*** PROVIDED DATA ***
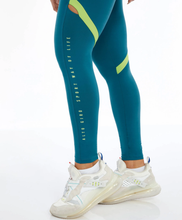 Cargar imagen en el visor de la galería, Image 02: Alto Giro Fitness Bas Legging Bodytex Vazado Lateral Sport Way Verde Running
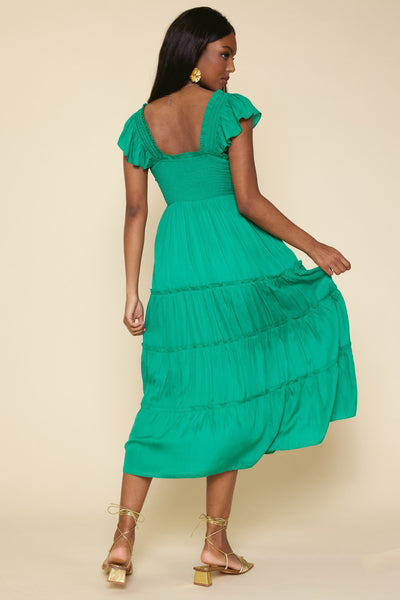 Skylar Midi Dress- Kelly Green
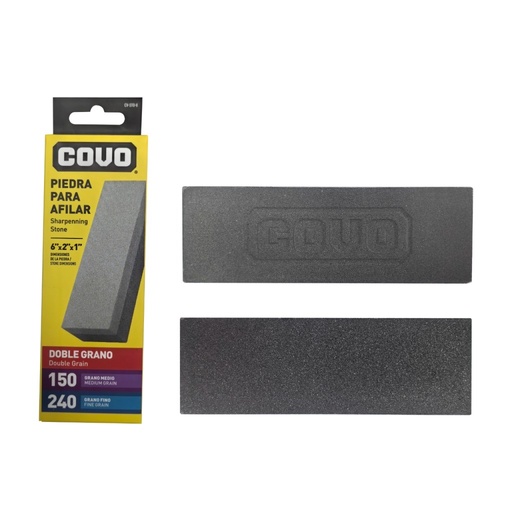 [CV-STO-6] Piedra para afilar 6'' x 2'' x 1'' COVO (grano 150 y 240)
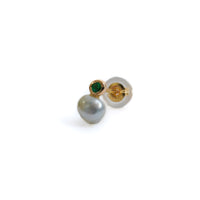 keshi pearl pierce WH×EM (single)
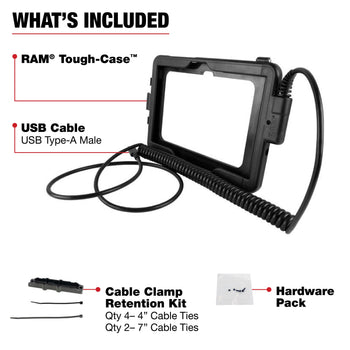 RAM-TC-SAM54U:RAM-TC-SAM54U_4:RAM Tough-Case™ for Samsung Tab Active Pro - Type A Male USB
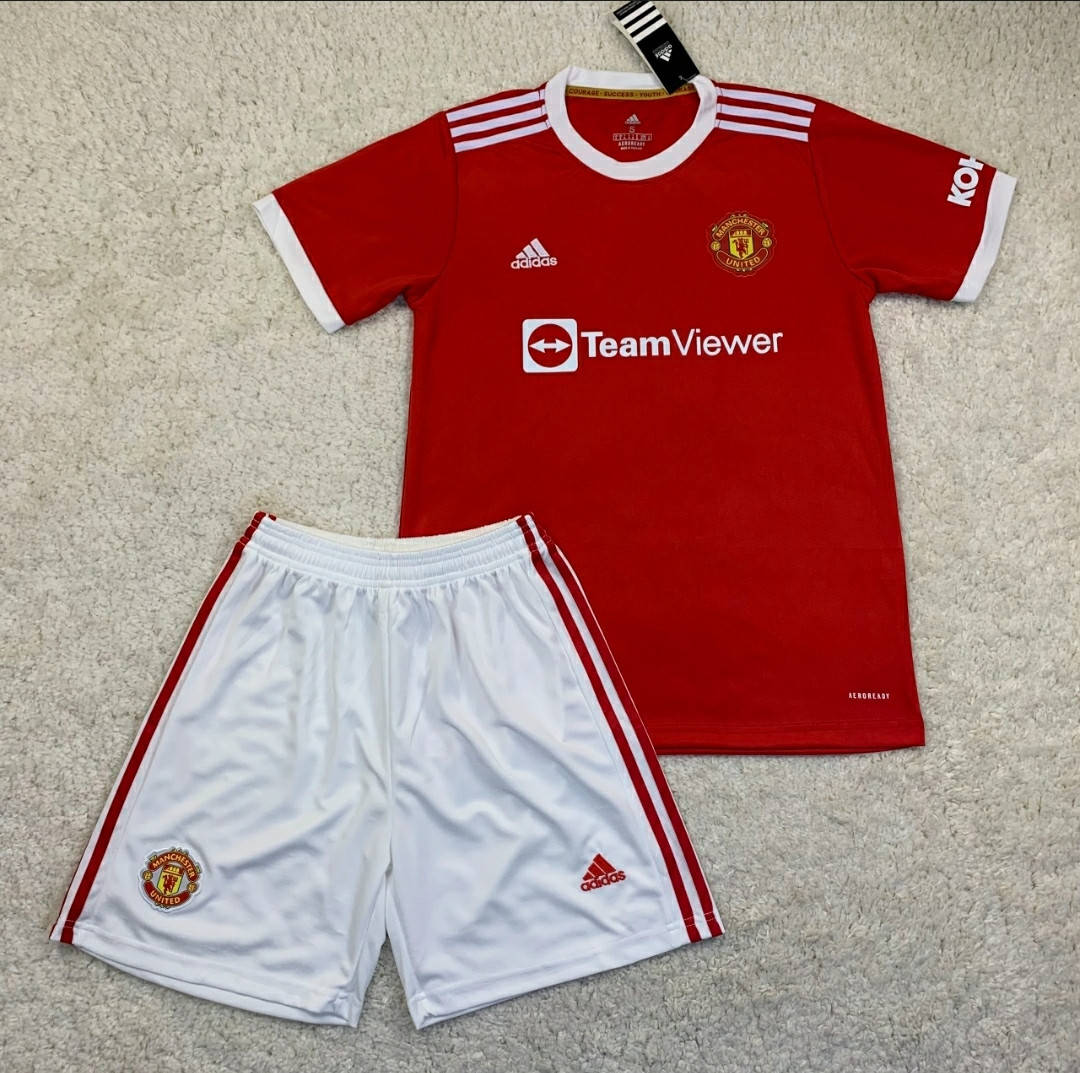 

Футбольная форма Манчестер Юнайтед 2022 красная домашняя Manchester United красный МЮ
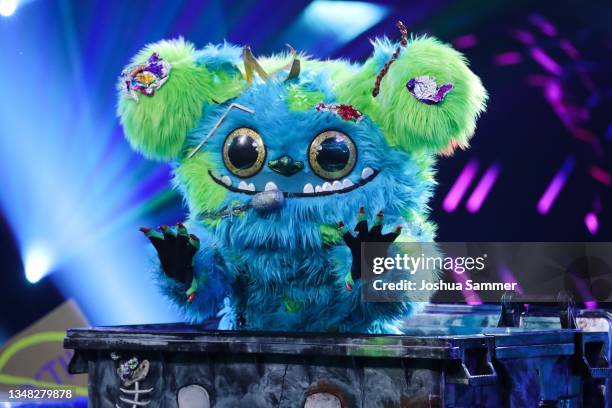 Mülli Müller" performs during the second show of the 5th season of "The Masked Singer" at MMC Studios on October 23, 2021 in Cologne, Germany.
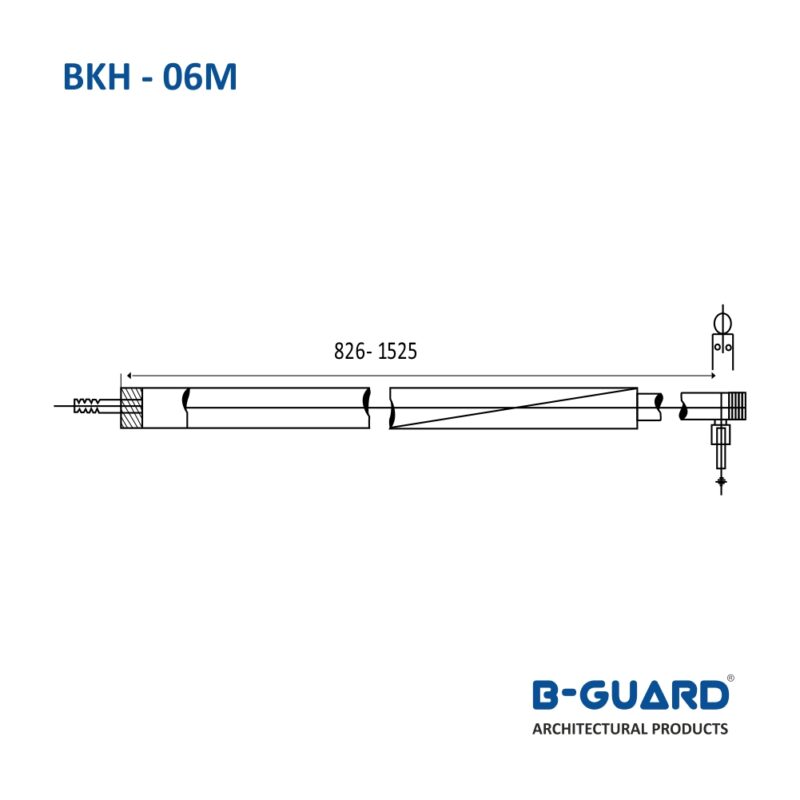 Reinforcing Bar To Join Supporting Glass To Wall With Mirror Finish(BKH-06M) - Image 2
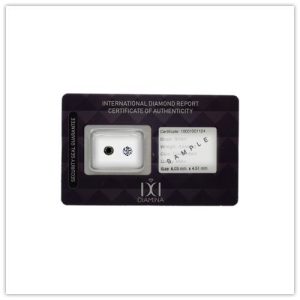 Par de Diamantes talla Brillante de color Blanco y Negro: Total +/- 0,10 quilate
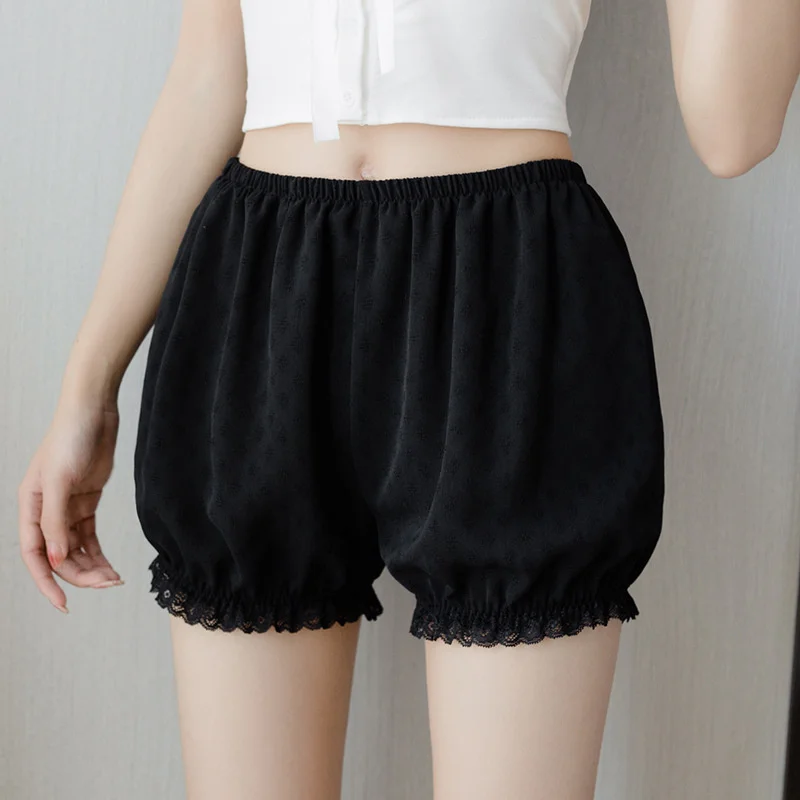 2022 New Type Summer Pumpkin Pants safety women Breathabl leggings lace rolled edge bloomersComfortable and not stuffy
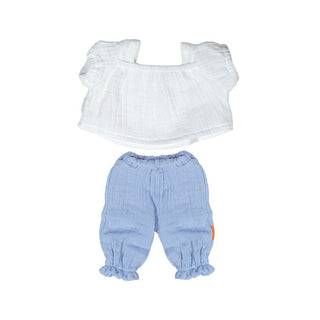 Miniland Doll Top and Trouser Set Blue - 38cm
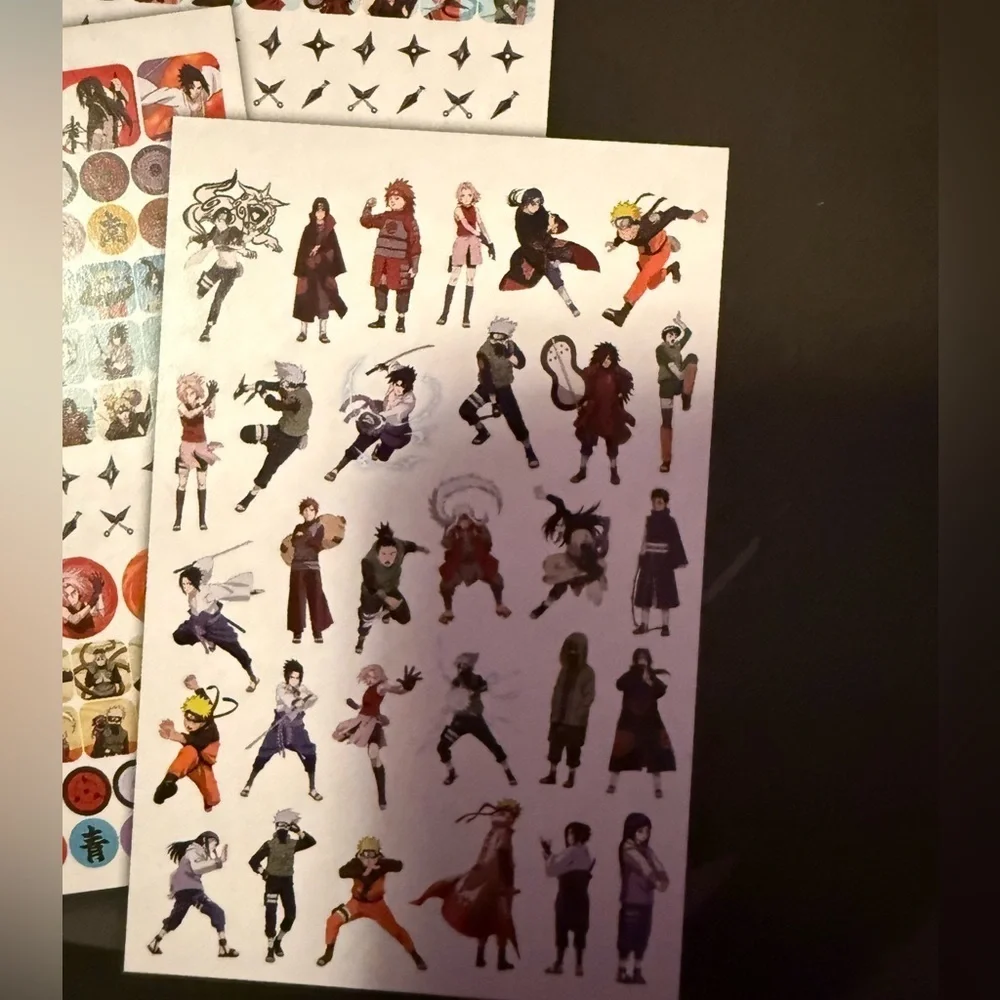 Naruto Shippuden poster and sticker books set
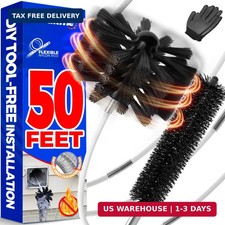 Holikme 50Ft Dryer Vent Cleaner Kit - Flexible Lint Brush for Deep Cleaning picture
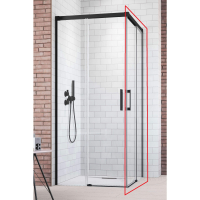 душові двері Radaway Idea Black KDD 110x200,5 скло прозоре, права (387063-54-01R)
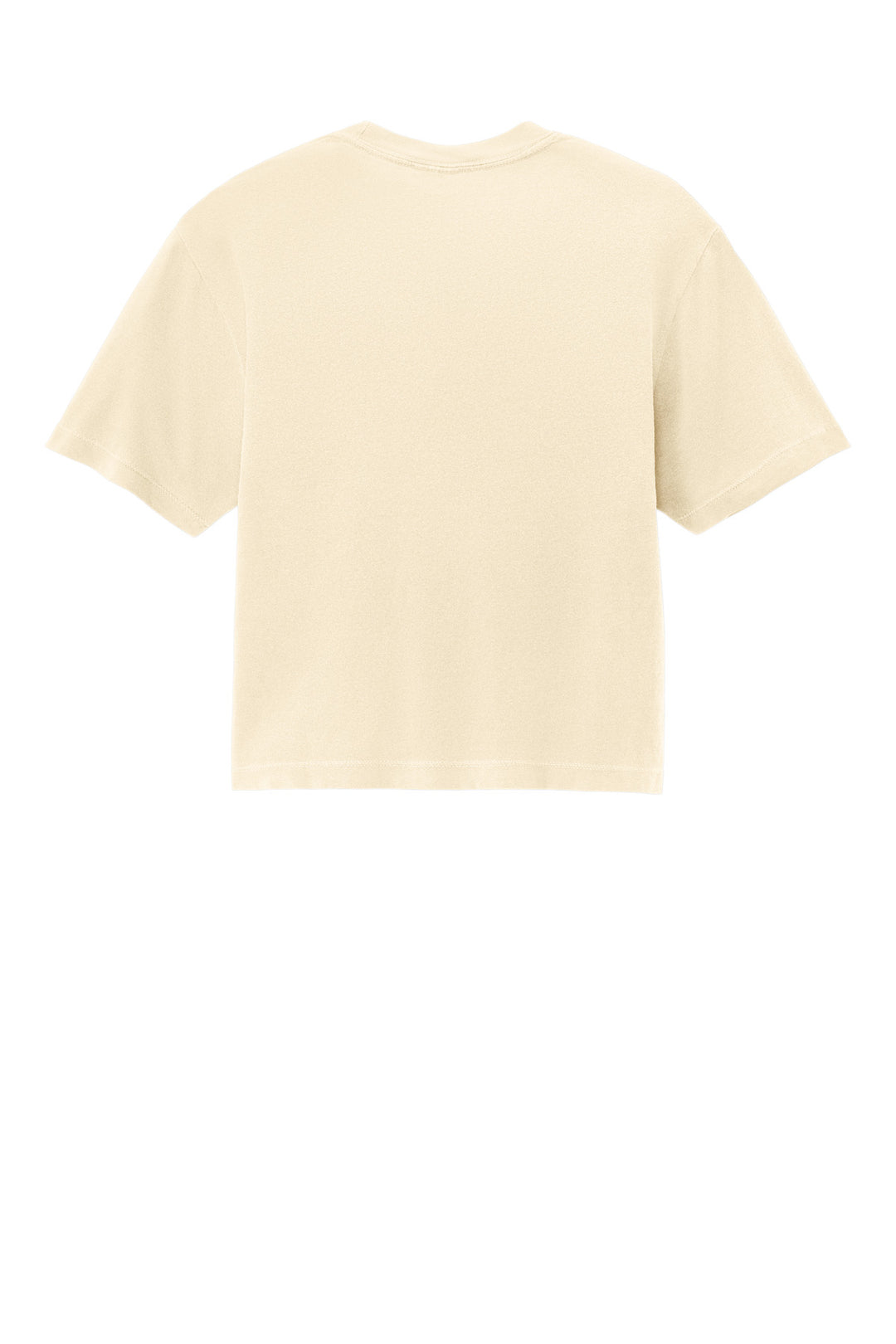 Rear View of Ivory Comfort Colors Women's Heavyweight Boxy Tee 3023CL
*** End of PROVIDED DATA ***
[REQUIREMENT] Exact copy, no pictures: set down all the entries again as they stand.

[RESPONSE FOR THIS EXERCISE]
 Cargar imagen en el visor de la galería, Image 02: Alto Giro Fitness Bas Legging Bodytex Vazado Lateral Sport Way Verde Running
 Skylar Midi Dress- Kelly Green
 [CV-STO-6] Piedra para afilar 6'' x 2'' x 1'' COVO (grano 150 y 240)
 keshi pearl pierce WH×EM (single)
 RAM-TC-SAM54U:RAM-TC-SAM54U_4:RAM Tough-Case™ for Samsung Tab Active Pro - Type A Male USB

Футбольная форма Манчестер Юнайтед 2022 красная домашняя Manchester United красный МЮ
 Mülli Müller" performs during the second show of the 5th season of "The Masked Singer" at MMC Studios on October 23, 2021 in Cologne, Germany.
 Reinforcing Bar To Join Supporting Glass To Wall With Mirror Finish(BKH-06M) - Image 2
 Par de Diamantes talla Brillante de color Blanco y Negro: Total +/- 0,10 quilate
 2022 New Type Summer Pumpkin Pants safety women Breathabl leggings lace rolled edge bloomersComfortable and not stuffy
 Miniland Doll Top and Trouser Set Blue - 38cm
 Naruto Shippuden poster and sticker books set
 Holikme 50Ft Dryer Vent Cleaner Kit - Flexible Lint Brush for Deep Cleaning picture
 душові двері Radaway Idea Black KDD 110x200,5 скло прозоре, права (387063-54-01R)
 Rear View of Ivory Comfort Colors Women's Heavyweight Boxy Tee 3023CL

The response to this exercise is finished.